(WHAT IS NEEDED): Please rewrite the lines below, replacing "ivy foliage" with "climbing vine" wherever it appears and leaving everything else unchanged.

(SUPPLIED MATERIAL):

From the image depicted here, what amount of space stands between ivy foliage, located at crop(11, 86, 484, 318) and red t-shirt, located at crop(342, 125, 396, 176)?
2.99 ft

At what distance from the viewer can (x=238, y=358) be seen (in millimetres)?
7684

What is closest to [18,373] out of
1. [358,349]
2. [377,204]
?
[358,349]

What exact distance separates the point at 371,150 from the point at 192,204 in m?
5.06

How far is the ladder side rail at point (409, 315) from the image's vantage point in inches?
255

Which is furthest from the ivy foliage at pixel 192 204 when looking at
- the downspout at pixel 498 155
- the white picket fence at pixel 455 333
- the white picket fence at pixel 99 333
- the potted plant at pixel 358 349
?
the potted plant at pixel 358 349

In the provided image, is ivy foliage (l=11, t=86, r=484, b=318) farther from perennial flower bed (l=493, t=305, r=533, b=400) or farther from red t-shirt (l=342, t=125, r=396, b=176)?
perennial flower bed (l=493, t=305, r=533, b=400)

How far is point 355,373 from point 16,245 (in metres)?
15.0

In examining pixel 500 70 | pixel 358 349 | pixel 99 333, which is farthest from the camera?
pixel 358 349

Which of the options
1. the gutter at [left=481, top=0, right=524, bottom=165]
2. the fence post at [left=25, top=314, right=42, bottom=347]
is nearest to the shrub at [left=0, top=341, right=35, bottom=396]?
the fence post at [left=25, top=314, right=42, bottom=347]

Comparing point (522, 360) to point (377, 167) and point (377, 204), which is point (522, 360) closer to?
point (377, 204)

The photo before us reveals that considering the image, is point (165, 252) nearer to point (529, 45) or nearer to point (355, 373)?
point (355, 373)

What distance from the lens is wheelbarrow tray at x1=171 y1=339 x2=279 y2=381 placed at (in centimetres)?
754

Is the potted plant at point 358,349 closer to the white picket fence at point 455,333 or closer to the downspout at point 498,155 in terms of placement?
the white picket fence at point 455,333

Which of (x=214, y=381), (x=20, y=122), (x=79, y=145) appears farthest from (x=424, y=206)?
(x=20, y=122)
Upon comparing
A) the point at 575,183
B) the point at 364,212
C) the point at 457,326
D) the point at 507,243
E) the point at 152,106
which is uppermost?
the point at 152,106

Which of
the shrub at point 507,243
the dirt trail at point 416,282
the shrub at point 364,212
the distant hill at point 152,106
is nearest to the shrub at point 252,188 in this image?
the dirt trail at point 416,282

(SOLUTION FOR THIS TASK):
From the image depicted here, what amount of space stands between climbing vine, located at crop(11, 86, 484, 318) and red t-shirt, located at crop(342, 125, 396, 176)?
2.99 ft

At what distance from the viewer can (x=238, y=358) be seen (in millimetres)?
7684

What is closest to [18,373] out of
1. [358,349]
2. [377,204]
?
[358,349]

What exact distance separates the point at 371,150 from the point at 192,204 in m?
5.06

How far is the ladder side rail at point (409, 315) from the image's vantage point in inches?
255

Which is furthest from the climbing vine at pixel 192 204 when looking at
- the downspout at pixel 498 155
- the white picket fence at pixel 455 333
- the white picket fence at pixel 99 333
- the potted plant at pixel 358 349
?
the potted plant at pixel 358 349

In the provided image, is climbing vine (l=11, t=86, r=484, b=318) farther from perennial flower bed (l=493, t=305, r=533, b=400) or farther from red t-shirt (l=342, t=125, r=396, b=176)?
perennial flower bed (l=493, t=305, r=533, b=400)

How far is point 355,373 from point 16,245 (in metres)?
15.0

In examining pixel 500 70 | pixel 358 349 | pixel 99 333, which is farthest from the camera?
pixel 358 349

Which of the options
1. the gutter at [left=481, top=0, right=524, bottom=165]
2. the fence post at [left=25, top=314, right=42, bottom=347]
is nearest to the shrub at [left=0, top=341, right=35, bottom=396]?
the fence post at [left=25, top=314, right=42, bottom=347]

Comparing point (522, 360) to point (377, 167) and point (377, 204), which is point (522, 360) closer to?
point (377, 204)

The photo before us reveals that considering the image, is point (165, 252) nearer to point (529, 45) or nearer to point (355, 373)?
point (355, 373)

What distance from the lens is wheelbarrow tray at x1=171 y1=339 x2=279 y2=381 placed at (in centimetres)?
754

Is the potted plant at point 358,349 closer to the white picket fence at point 455,333 or closer to the downspout at point 498,155 in terms of placement?
the white picket fence at point 455,333

Which of (x=214, y=381), (x=20, y=122), (x=79, y=145) appears farthest from (x=424, y=206)?
(x=20, y=122)
Upon comparing
A) the point at 575,183
B) the point at 364,212
C) the point at 457,326
D) the point at 507,243
E) the point at 152,106
which is uppermost?
the point at 152,106

Which of
the shrub at point 507,243
the dirt trail at point 416,282
the shrub at point 364,212
the distant hill at point 152,106
is nearest to the shrub at point 252,188 in this image?
the dirt trail at point 416,282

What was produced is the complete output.